> Given text
========================

It is shown in [57] that the randomized algorithm in (13) has a guaranteed convergence rate and, in fact, it exponentially converges almost surely to the true PageRank vector \(x^*\). This is an important characteristic, which is not attainable in the approach of [26] based on stochastic matrices and time averaging of the state. Another difference is that this algorithm involves only one variable per page for the PageRank computation.

On the other hand, it is important to note that the necessary communication load among the nodes may be high and requires the knowledge of the in-neighbors at each page. This can be confirmed since in the update rule (13), the row \(\tilde{h}_{\theta (k)}\) of H corresponding to the chosen page \(\theta (k)\) at time k appears twice. This indicates that (i) the values \(x_j(k)\) of the in-neighbors \(j\in \mathscr {N}_{\theta (k)}\) of page \(\theta (k)\) must be collected for obtaining \(\tilde{h}_{\theta (k)}^T x(k)\) and then (ii) the value \(g_{\theta (k)} - \tilde{h}_{\theta (k)}^T x(k)\) is sent back to the same in-neighbors for the update of their own values \(x_j(k)\).

3.3 Reduction in Communication Loads

The perspective of linear equations was the motivation also for the third approach for PageRank computation proposed in [14]. The distributed algorithm there employs the technique of matching pursuit algorithms from the area of signal processing (e.g., [39]). Matching pursuit is for approximating a signal with a finite number of functions (called atoms). As a consequence, this algorithm is guaranteed to possess exponential convergence as well.

In contrast to the approach of [57], which required the updating pages to communicate with their in-neighbors, the algorithm of [14] involves interactions only with the out-neighbors. Such neighbors are easily known to any page as they can be reached through its own hyperlinks.

========================

> Information provided
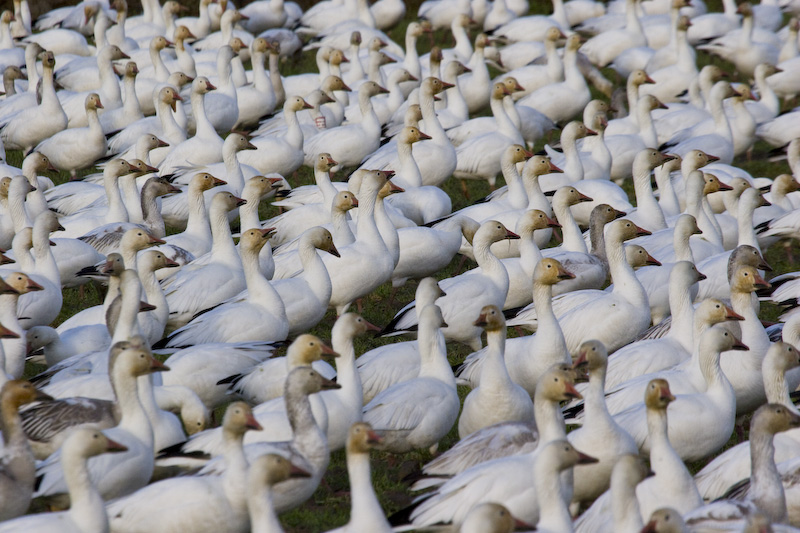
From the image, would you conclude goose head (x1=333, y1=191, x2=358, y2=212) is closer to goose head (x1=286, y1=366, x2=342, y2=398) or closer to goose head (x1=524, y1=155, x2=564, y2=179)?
goose head (x1=524, y1=155, x2=564, y2=179)

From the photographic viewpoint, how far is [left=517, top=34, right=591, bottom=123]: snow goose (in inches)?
498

========================

> Written exercise 1
In the PageRank passage, what are the functions that matching pursuit uses to approximate a signal called?
> Written exercise 2
Do the following statements agree with the PageRank passage? Answer yes or no for each, and quote the deciding words.
(a) The randomized algorithm in (13) involves only one variable per page.
(b) The algorithm of [14] requires pages to communicate with their in-neighbors.
(c) The approach of [26] achieves a guaranteed convergence rate.
> Written exercise 3
From the PageRank passage, extract the text starting with "3.3 Reduction in" and going on through "its own hyperlinks.".
The material has no role in any of this.

> Reply 1
Atoms.

> Reply 2
(a) Yes: "this algorithm involves only one variable per page for the PageRank computation"
(b) No: "the algorithm of [14] involves interactions only with the out-neighbors"
(c) No: "This is an important characteristic, which is not attainable in the approach of [26]"

> Reply 3
3.3 Reduction in Communication Loads

The perspective of linear equations was the motivation also for the third approach for PageRank computation proposed in [14]. The distributed algorithm there employs the technique of matching pursuit algorithms from the area of signal processing (e.g., [39]). Matching pursuit is for approximating a signal with a finite number of functions (called atoms). As a consequence, this algorithm is guaranteed to possess exponential convergence as well.

In contrast to the approach of [57], which required the updating pages to communicate with their in-neighbors, the algorithm of [14] involves interactions only with the out-neighbors. Such neighbors are easily known to any page as they can be reached through its own hyperlinks.